Required task:
Duplicate everything from the line containing "What is the distance of [273,157]" down to the end of the items, both ends included, changing nothing.

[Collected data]

begin

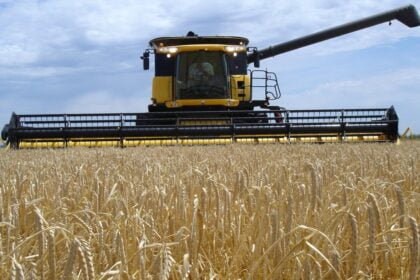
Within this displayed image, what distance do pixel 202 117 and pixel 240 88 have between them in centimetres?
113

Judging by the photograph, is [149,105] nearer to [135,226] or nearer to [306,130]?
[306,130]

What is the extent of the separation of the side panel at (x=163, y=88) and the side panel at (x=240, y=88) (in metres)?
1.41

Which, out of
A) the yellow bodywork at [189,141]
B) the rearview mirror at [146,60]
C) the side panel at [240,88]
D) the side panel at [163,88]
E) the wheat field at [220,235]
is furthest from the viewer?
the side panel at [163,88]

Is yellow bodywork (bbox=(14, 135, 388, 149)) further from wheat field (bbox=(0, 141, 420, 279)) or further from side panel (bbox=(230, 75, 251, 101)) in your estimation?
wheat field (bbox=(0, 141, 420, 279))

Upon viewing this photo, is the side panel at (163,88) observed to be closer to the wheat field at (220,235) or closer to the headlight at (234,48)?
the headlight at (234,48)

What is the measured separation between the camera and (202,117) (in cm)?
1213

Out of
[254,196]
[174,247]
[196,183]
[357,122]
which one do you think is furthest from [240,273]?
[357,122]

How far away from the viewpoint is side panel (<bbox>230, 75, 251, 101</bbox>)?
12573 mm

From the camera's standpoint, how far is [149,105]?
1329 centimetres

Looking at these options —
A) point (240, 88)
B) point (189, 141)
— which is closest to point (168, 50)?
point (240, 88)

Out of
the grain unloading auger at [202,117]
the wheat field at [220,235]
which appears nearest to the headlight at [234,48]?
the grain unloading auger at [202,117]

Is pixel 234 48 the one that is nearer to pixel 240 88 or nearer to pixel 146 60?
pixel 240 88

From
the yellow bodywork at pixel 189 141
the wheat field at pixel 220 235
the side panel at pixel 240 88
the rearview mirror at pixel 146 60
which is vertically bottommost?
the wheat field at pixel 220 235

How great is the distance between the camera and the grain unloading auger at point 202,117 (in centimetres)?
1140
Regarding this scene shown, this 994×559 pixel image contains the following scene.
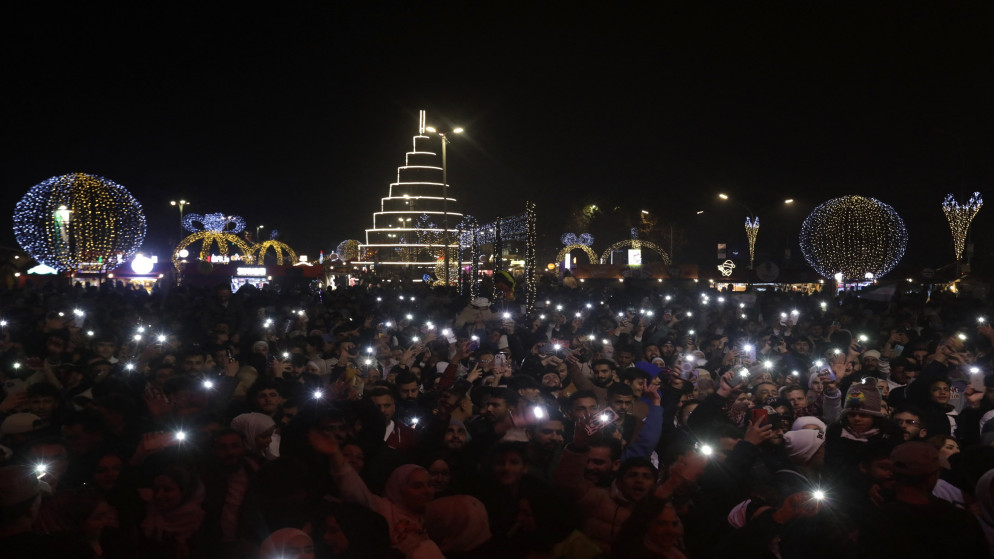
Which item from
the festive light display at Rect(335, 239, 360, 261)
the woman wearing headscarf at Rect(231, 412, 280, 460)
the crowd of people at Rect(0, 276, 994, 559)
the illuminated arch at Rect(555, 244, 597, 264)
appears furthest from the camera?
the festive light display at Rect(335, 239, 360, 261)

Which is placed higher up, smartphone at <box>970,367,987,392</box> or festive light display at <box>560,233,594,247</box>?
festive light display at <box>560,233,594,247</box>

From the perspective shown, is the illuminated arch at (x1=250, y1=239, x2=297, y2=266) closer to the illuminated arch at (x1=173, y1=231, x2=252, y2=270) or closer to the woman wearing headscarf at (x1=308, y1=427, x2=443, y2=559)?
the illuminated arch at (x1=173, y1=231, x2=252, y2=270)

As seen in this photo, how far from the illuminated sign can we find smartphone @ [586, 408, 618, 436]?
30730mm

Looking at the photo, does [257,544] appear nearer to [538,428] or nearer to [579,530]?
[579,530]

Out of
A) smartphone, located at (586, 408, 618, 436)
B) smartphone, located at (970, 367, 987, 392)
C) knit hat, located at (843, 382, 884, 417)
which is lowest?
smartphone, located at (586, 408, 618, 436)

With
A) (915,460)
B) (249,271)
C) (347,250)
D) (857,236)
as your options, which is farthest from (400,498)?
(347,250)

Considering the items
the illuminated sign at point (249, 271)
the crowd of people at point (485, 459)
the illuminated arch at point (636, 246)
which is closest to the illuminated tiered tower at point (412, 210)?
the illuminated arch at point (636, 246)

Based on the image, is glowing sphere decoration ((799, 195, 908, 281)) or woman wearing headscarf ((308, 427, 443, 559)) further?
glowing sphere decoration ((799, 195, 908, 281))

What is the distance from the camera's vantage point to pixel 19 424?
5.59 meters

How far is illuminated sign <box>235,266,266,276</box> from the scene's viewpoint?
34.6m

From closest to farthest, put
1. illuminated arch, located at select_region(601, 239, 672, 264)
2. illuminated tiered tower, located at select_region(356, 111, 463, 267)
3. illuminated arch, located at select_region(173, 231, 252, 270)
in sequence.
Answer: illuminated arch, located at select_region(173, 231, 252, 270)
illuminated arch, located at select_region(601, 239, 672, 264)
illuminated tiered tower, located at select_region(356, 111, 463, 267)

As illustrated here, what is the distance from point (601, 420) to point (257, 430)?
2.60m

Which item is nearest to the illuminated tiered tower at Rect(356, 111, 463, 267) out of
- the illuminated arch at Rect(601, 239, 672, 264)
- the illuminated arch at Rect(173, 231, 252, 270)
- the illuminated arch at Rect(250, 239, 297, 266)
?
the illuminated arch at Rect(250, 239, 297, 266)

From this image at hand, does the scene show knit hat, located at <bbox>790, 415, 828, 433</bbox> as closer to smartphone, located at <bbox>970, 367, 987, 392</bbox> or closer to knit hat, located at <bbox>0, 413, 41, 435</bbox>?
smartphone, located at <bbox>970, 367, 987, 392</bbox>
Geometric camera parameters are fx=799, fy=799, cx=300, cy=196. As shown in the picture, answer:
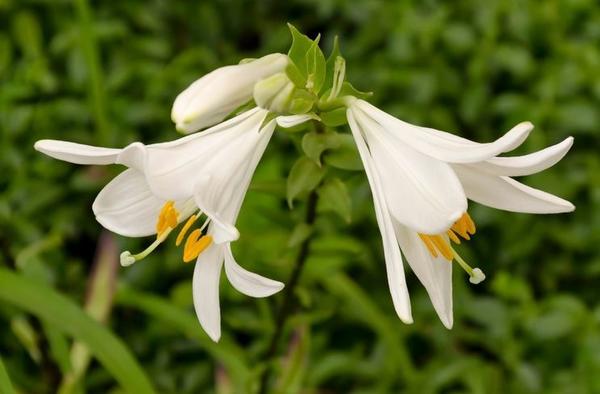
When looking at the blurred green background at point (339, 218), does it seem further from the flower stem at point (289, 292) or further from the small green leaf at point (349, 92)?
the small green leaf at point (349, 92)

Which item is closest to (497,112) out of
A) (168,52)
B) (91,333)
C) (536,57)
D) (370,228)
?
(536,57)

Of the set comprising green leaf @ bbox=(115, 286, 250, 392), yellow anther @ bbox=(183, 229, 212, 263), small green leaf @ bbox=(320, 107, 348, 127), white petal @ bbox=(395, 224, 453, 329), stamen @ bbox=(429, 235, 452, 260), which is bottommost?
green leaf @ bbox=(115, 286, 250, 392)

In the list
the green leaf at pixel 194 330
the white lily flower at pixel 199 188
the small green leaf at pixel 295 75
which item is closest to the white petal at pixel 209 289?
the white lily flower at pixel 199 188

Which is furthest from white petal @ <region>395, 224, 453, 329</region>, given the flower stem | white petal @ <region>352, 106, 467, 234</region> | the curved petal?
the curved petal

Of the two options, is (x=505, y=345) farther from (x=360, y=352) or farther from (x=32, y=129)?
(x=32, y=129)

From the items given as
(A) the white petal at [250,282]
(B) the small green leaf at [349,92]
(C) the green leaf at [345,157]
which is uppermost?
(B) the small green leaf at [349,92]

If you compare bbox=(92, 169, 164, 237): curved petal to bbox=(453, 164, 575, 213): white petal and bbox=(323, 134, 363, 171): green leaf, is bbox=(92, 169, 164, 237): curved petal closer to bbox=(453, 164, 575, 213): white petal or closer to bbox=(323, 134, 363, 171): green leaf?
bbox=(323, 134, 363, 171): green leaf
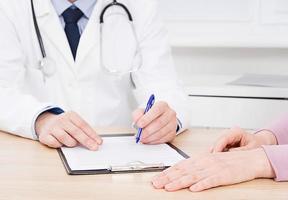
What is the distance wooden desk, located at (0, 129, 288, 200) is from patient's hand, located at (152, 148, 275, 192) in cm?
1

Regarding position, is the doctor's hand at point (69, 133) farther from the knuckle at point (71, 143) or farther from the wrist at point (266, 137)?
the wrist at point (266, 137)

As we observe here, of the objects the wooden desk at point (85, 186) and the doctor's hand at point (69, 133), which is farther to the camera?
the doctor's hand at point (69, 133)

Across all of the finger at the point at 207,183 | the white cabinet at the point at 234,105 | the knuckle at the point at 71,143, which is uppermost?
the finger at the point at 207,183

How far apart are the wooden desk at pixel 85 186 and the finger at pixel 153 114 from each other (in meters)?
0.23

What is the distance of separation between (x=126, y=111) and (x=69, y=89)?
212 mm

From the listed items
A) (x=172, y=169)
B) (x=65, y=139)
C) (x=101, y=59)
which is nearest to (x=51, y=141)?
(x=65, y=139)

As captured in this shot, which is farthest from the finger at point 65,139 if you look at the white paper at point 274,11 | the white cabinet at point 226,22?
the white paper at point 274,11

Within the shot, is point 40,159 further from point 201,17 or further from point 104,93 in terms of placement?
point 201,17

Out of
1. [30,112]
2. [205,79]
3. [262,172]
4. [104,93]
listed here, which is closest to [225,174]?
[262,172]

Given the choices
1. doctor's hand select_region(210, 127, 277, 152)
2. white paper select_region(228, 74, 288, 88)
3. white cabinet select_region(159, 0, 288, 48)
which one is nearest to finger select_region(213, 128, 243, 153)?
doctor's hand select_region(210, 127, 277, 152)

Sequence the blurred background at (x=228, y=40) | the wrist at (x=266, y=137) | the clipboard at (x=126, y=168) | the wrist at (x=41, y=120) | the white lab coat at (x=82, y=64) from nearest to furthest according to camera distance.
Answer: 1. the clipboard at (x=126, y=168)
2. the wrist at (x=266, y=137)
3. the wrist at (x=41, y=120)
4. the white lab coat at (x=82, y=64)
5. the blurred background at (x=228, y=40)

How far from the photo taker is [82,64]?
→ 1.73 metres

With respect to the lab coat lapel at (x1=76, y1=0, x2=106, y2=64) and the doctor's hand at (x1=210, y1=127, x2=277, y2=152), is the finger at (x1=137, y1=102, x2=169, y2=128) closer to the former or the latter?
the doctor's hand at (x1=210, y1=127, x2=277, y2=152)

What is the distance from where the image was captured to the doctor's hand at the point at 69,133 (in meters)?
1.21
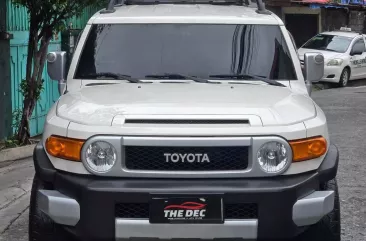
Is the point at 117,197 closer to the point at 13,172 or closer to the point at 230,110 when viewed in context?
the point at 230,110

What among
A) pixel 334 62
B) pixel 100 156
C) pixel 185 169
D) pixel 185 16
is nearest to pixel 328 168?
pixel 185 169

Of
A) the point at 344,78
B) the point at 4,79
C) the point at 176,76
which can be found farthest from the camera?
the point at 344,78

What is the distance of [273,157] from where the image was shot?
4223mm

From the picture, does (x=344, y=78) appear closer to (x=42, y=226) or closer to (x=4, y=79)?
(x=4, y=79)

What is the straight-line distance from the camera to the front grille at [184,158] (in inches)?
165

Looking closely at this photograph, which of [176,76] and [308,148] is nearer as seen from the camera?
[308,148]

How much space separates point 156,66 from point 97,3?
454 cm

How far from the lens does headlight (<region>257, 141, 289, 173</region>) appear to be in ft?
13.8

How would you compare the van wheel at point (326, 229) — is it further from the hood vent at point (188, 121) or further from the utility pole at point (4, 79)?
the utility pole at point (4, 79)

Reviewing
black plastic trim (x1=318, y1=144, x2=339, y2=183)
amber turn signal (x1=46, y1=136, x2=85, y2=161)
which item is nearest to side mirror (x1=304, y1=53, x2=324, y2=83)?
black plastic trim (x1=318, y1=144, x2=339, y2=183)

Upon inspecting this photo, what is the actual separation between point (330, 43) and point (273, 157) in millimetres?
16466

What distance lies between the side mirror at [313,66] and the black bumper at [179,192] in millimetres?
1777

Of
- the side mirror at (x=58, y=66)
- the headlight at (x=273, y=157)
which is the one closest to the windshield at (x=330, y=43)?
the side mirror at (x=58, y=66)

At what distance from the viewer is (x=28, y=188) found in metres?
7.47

end

Task response:
What is the distance of [273,157] from where the image was shot?
4223mm

From the picture, does (x=344, y=78) appear closer to (x=42, y=226) or closer to (x=4, y=79)?
(x=4, y=79)

What is the straight-line distance from the camera to the front grille at [184,158] (in inches)?
165

Looking closely at this photograph, which of [176,76] and [308,148] is nearer as seen from the camera?
[308,148]

How much space separates point 156,66 from point 97,3?
454 cm

How far from the lens does headlight (<region>257, 141, 289, 173</region>) appear to be in ft?
13.8

How would you compare the van wheel at point (326, 229) — is it further from the hood vent at point (188, 121) or further from the utility pole at point (4, 79)?
the utility pole at point (4, 79)

Reviewing
black plastic trim (x1=318, y1=144, x2=339, y2=183)
amber turn signal (x1=46, y1=136, x2=85, y2=161)
which item is nearest to side mirror (x1=304, y1=53, x2=324, y2=83)?
black plastic trim (x1=318, y1=144, x2=339, y2=183)

Upon inspecting this photo, what is the actual separation between point (330, 43) and point (273, 157) in millimetres?
16466

What distance lies between the side mirror at [313,66] and the black bumper at [179,192] in millimetres?
1777

Of
- the side mirror at (x=58, y=66)
- the headlight at (x=273, y=157)
which is the one closest to the windshield at (x=330, y=43)?
the side mirror at (x=58, y=66)

At what distance from the viewer is (x=28, y=188) found in metres?
7.47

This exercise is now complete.